## Work instruction
Reproduce only the lines below from the line containing "it u0027s all" to the line containing "Декоративный куст и", exactly as written, with both end lines kept. Omit the pictures.

## Dataset excerpts
*-*-*
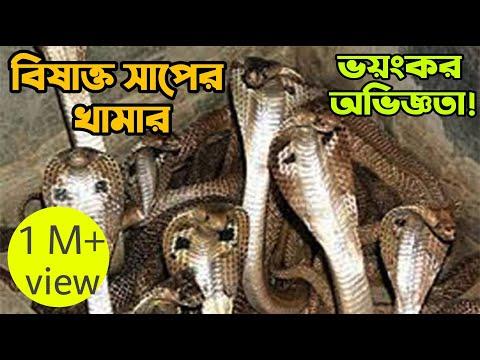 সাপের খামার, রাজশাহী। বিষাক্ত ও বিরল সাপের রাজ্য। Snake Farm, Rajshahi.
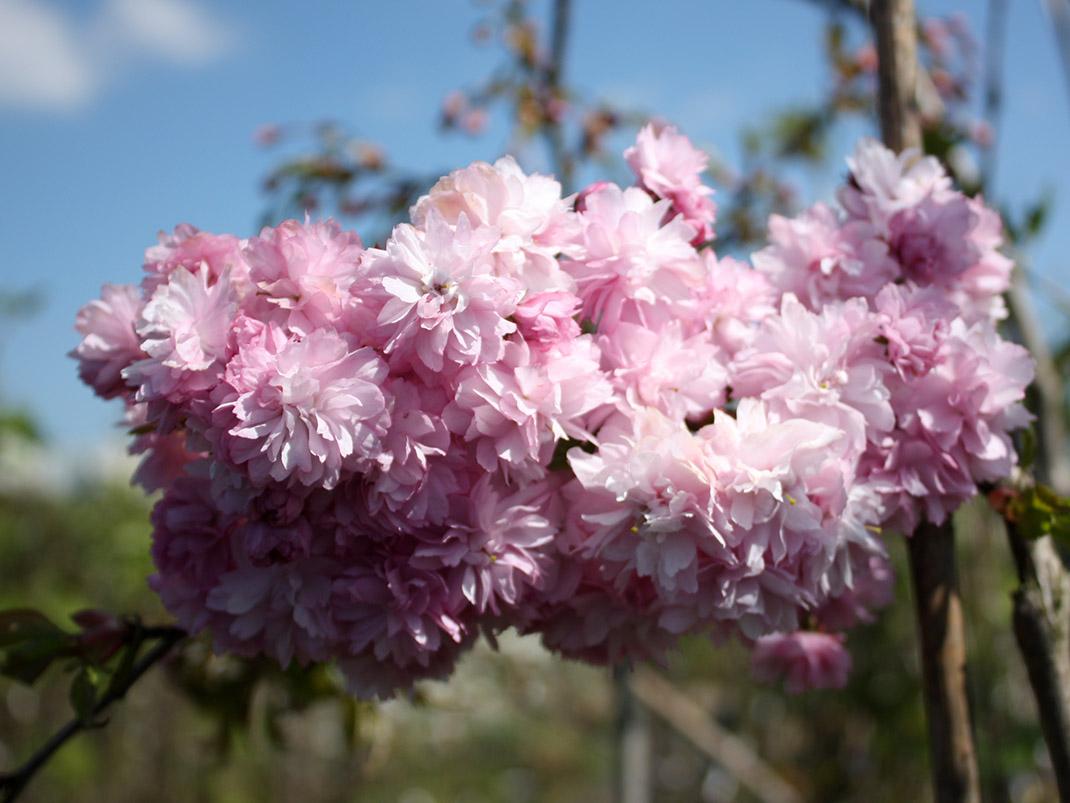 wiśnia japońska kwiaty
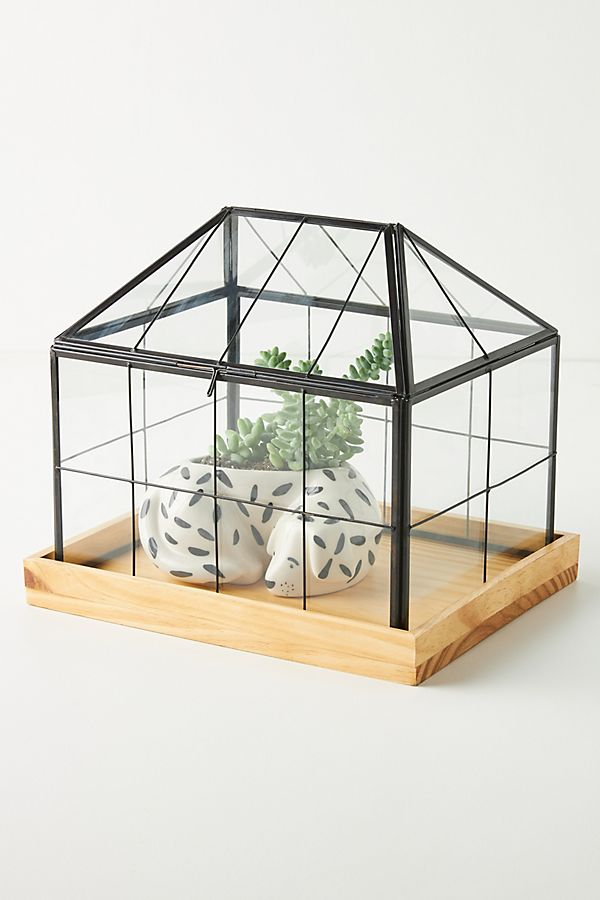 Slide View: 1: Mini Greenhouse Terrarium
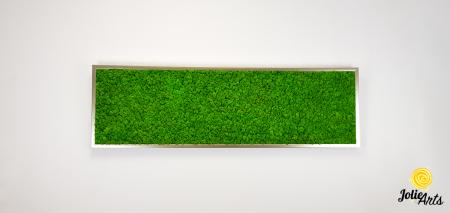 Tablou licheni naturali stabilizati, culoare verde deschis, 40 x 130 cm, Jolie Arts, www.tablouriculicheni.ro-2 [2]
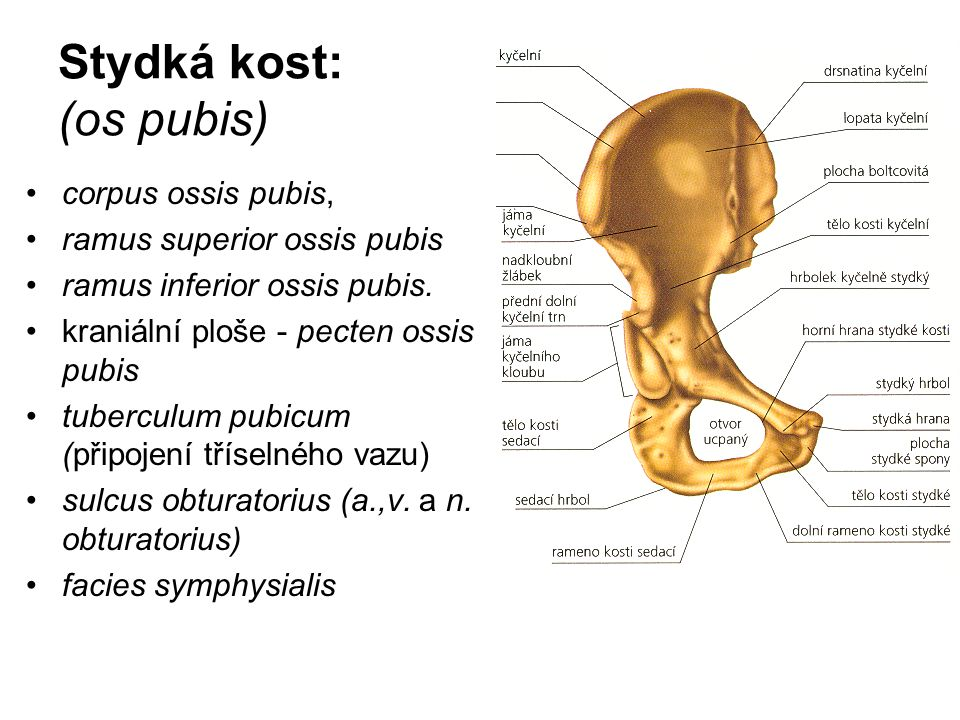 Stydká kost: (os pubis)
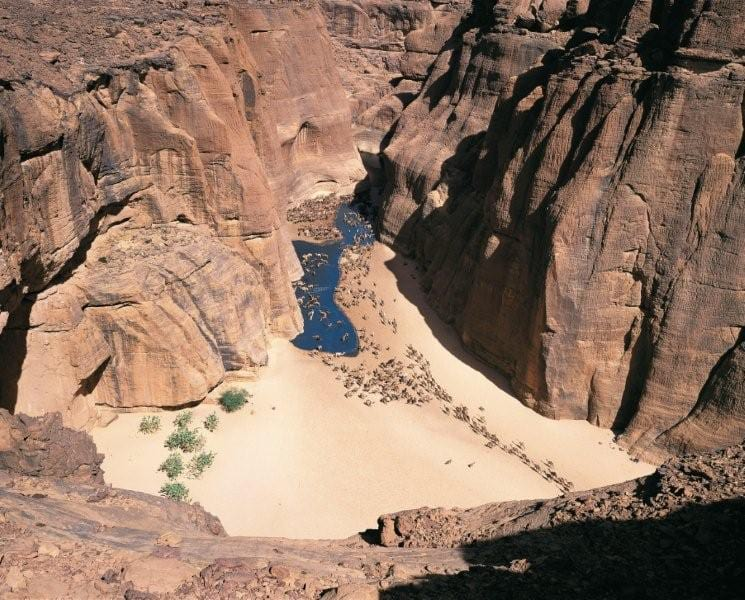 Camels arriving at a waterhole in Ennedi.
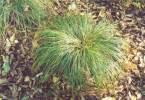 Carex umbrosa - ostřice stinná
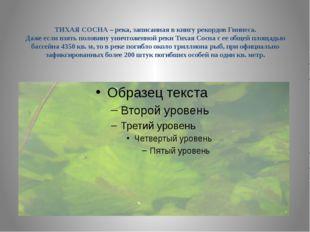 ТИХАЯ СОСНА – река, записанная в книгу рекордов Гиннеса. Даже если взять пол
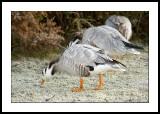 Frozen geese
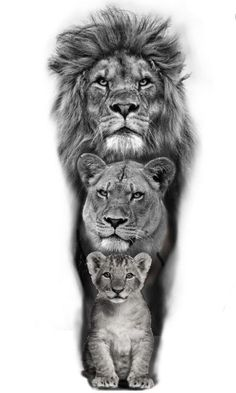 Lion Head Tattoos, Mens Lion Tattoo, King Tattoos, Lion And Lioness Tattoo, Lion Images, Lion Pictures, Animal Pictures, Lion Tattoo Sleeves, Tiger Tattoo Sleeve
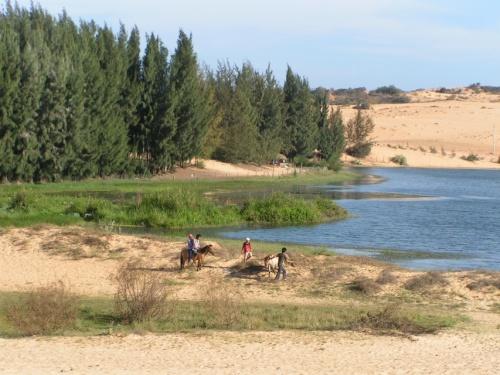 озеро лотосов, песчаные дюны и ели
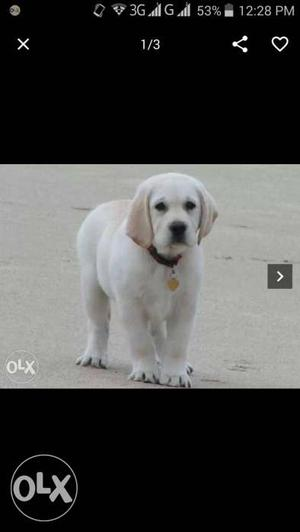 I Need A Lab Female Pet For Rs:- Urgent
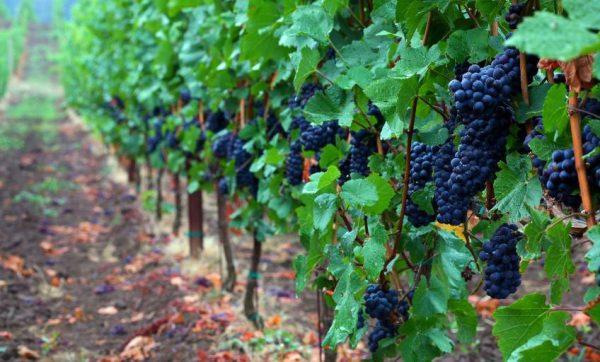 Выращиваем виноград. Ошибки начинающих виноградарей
*-*-*
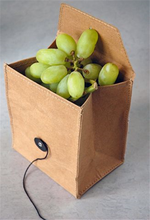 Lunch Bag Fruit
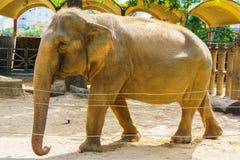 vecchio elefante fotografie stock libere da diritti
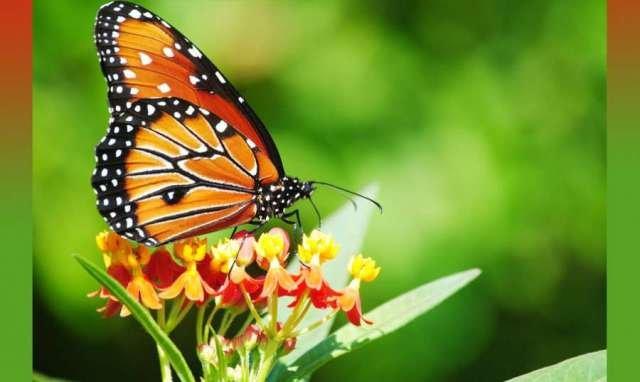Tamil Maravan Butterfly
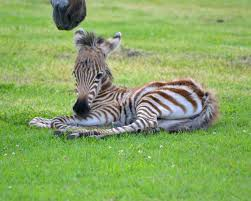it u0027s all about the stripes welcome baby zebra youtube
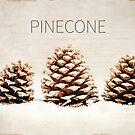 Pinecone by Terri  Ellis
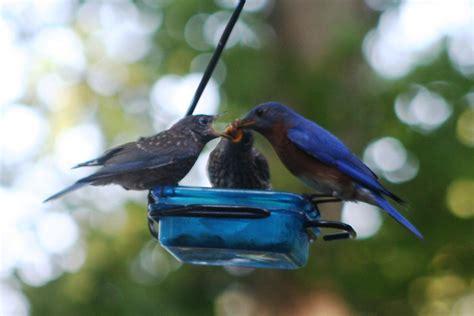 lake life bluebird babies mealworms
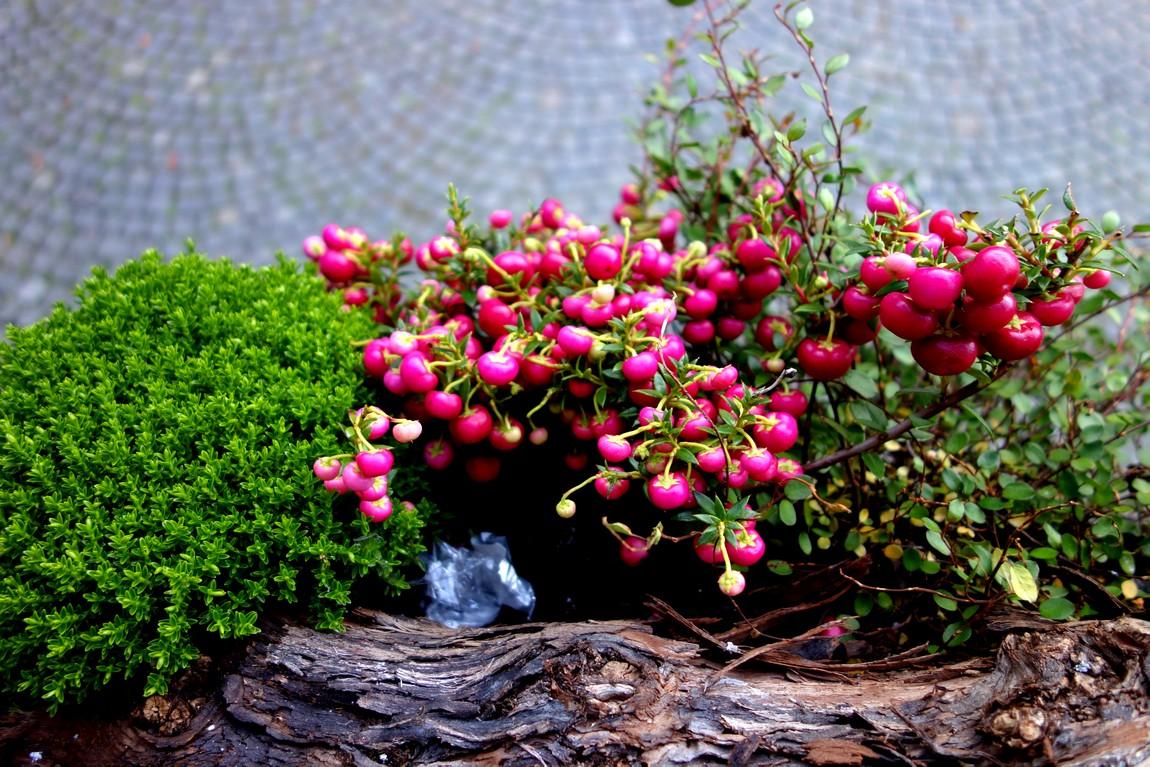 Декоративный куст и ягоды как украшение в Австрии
*-*-*
## Reply to the task
it u0027s all about the stripes welcome baby zebra youtube
 Pinecone by Terri  Ellis
 lake life bluebird babies mealworms
 Декоративный куст и ягоды как украшение в Австрии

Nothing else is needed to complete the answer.